▶ Problem to solve
Leave the pictures out and repeat the rest of the data below exactly.

▶ Dataset section
--------------------------------------------------

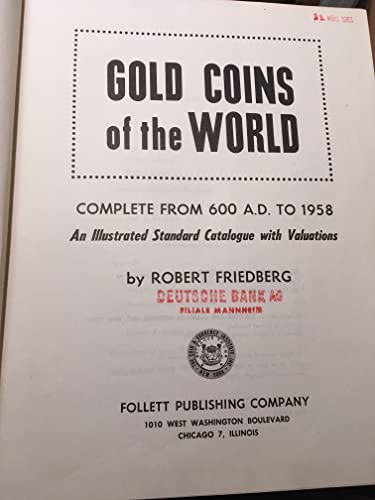 Imagen de archivo de Gold Coins of the World: Complete from 600 A.D. to the Present an Illustrated Standard Catalogue with Valuations. 4th ed. a la venta por Rob the Book Man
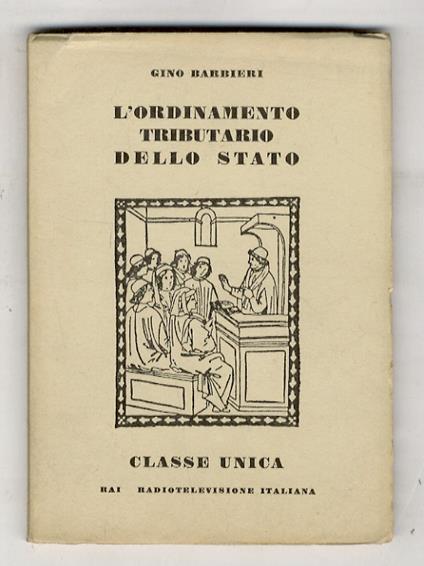 L' ordinamento tributario dello stato - Gino Barbieri - copertina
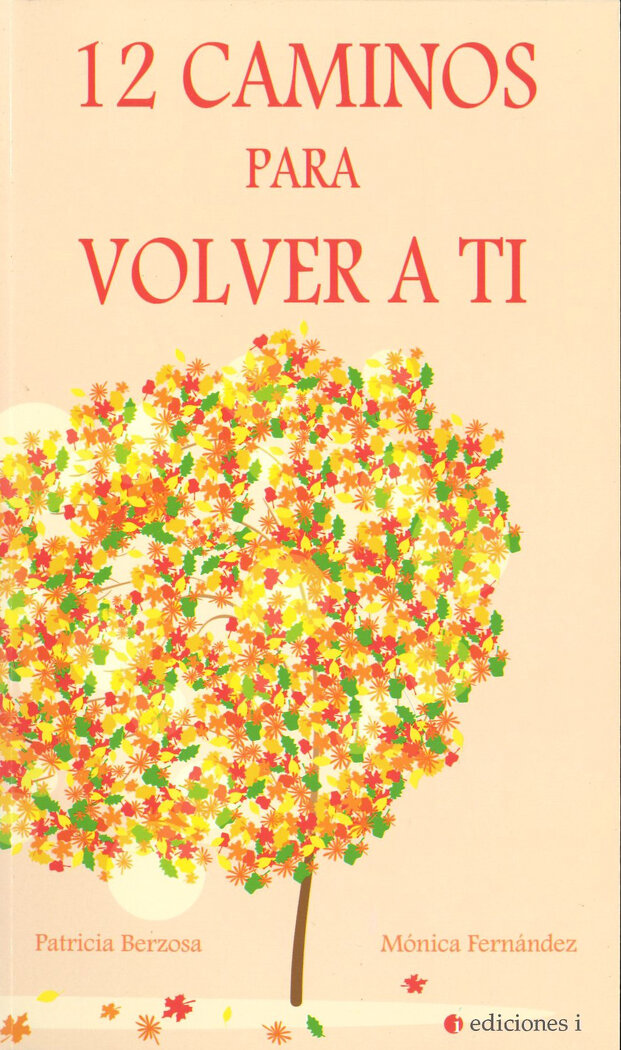 12 CAMINOS PARA VOLVER A TI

--------------------------------------------------

▶ Exercise response
 Imagen de archivo de Gold Coins of the World: Complete from 600 A.D. to the Present an Illustrated Standard Catalogue with Valuations. 4th ed. a la venta por Rob the Book Man
 L' ordinamento tributario dello stato - Gino Barbieri - copertina
 12 CAMINOS PARA VOLVER A TI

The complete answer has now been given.